Performance improvement

I have been struggling with performance issues when using “Switch” in my dax expression. Any suggestions on writing optimized dax to improve performance will be really of great help!. Thanks

Usually SWITCH is never really an issue. It’s just like a nested IF statement. It works in a very simple and sequential manner, so I have doubts whether this is actually the problem.

Can you actually add the formula you are using though to check it out further.

Do you have measures working within SWITCH - this is more likely the problem.

Here is a sample of the Switch case.

Average Crude Per Region = Switch(SELECTEDVALUE('Region_Table'[City]),
	"Napier",
		CALCULATE(AVERAGE(Sales_Data[Revenue]), Sales_Data[WareHouseName] = "xxxx yyyy zzzz aaa bbbb cccc dddd eeeee ffff iiiii", Sales_Data[Channel] = "Wholesale", Sales_Data[CustomerName] = "xxxxxxxx")
,
	"Hamilton",
		CALCULATE(AVERAGE(Sales_Data[Revenue]), Sales_Data[WareHouseName] = "xxxx yyyy zzzz aaa bbbb cccc dddd eeeee ffff iiiii", Sales_Data[Channel] = "Distribution", Sales_Data[CustomerName] = "yyyyyyyy")
,
		CALCULATE(AVERAGE(Sales_Data[Revenue]), Sales_Data[WareHouseName] = "xxxx yyyy zzzz aaa bbbb cccc dddd eeeee ffff iiiii", Sales_Data[CustomerName] = "zzzzzzz")
		 
)

Basically, there are 2 such measures I am using per chart and a single page contains 6 charts, 3 slicers and a grid. This runs on data of 300k rows. Thanks

Ok first thing to do here is really explore the measure branching technique I discuss a lot.

You see with your formula you’re having to write out these long formulas within the SWITCH. This is not necessary if you build things up and it’s way more optimal to do this.

See below

Also once you’ve simplified things there try using SWITCH( TRUE(), logic instead. I think this is a better way to right this out.

See below for technique on this

Thank you Sam, I watched the mentioned videos. It will try and implement these techniques into my measure. This is a great way to improve readability of the measures. However, I am still wondering if this improves performance.
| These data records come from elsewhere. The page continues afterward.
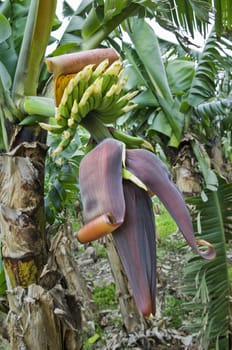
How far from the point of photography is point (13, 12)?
95 centimetres

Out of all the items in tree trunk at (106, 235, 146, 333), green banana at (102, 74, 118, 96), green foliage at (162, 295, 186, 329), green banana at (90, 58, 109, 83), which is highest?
green banana at (90, 58, 109, 83)

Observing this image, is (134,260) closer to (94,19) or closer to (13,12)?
(94,19)

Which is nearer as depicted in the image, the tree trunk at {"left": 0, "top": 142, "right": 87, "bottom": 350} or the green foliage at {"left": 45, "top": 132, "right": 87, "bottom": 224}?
the tree trunk at {"left": 0, "top": 142, "right": 87, "bottom": 350}

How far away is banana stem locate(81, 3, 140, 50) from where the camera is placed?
800 mm

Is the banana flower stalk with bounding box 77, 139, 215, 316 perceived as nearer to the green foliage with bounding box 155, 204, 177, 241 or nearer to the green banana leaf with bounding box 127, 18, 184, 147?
the green banana leaf with bounding box 127, 18, 184, 147

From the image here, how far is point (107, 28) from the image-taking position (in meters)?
0.83

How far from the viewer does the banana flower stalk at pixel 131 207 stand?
0.39 metres

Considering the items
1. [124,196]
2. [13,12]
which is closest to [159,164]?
[124,196]

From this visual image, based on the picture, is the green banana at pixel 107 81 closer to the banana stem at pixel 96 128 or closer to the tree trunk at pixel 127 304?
the banana stem at pixel 96 128

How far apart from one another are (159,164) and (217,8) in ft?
1.89

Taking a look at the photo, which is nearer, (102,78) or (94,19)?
(102,78)

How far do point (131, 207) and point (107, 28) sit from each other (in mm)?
538

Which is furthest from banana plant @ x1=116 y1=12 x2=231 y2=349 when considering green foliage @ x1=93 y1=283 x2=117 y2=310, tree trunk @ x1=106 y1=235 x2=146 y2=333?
green foliage @ x1=93 y1=283 x2=117 y2=310

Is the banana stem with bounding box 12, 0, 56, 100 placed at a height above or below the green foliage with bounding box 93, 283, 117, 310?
above
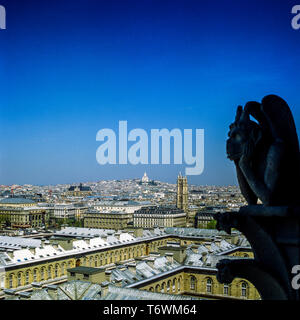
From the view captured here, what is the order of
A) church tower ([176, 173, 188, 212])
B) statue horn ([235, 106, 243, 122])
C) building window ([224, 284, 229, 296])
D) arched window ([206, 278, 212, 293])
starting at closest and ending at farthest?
statue horn ([235, 106, 243, 122]), building window ([224, 284, 229, 296]), arched window ([206, 278, 212, 293]), church tower ([176, 173, 188, 212])

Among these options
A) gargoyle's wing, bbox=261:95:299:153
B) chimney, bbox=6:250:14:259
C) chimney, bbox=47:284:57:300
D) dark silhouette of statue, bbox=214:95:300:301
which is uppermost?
gargoyle's wing, bbox=261:95:299:153

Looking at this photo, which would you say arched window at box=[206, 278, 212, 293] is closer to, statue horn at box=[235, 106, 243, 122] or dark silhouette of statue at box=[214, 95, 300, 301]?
dark silhouette of statue at box=[214, 95, 300, 301]

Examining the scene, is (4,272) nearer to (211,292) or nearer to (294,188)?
(211,292)

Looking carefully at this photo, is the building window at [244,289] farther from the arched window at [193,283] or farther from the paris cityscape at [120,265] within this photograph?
the arched window at [193,283]

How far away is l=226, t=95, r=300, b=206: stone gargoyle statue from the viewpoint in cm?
427

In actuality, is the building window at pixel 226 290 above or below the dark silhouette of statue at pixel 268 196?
below

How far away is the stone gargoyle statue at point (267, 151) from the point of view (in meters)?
4.27

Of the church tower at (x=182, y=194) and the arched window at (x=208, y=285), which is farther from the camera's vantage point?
the church tower at (x=182, y=194)

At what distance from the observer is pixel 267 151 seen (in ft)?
14.5

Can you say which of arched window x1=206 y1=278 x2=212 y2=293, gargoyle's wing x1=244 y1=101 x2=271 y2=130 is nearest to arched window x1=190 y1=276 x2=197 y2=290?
arched window x1=206 y1=278 x2=212 y2=293

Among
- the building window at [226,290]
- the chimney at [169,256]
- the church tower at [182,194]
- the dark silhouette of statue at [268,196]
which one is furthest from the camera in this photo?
the church tower at [182,194]

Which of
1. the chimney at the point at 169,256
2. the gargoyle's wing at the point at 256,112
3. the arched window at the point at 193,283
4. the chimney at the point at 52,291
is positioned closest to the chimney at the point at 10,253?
the chimney at the point at 169,256
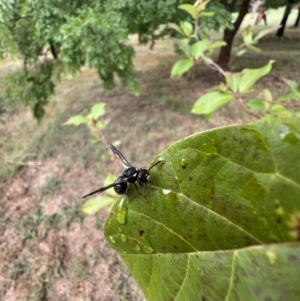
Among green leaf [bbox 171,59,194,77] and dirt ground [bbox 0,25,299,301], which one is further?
dirt ground [bbox 0,25,299,301]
Can you help me understand the various aspects where it could affect the performance in Power BI.

It’s hard to say exactly as just looking at the formula doesn’t really tell me the full story.

I’m interested to see what happens when you make the changes.

Most likely it’s that within the CALCULATE functions there are many filters that are happening and if the data is large then it’s probably having to iterate through millions of rows of information many times over which is causing things to work slower.

Making some of these changes could improve things and are best practice so I’m keen to see what works, but as I say it’s hard to say exactly because it could be other things including relationships the data etc.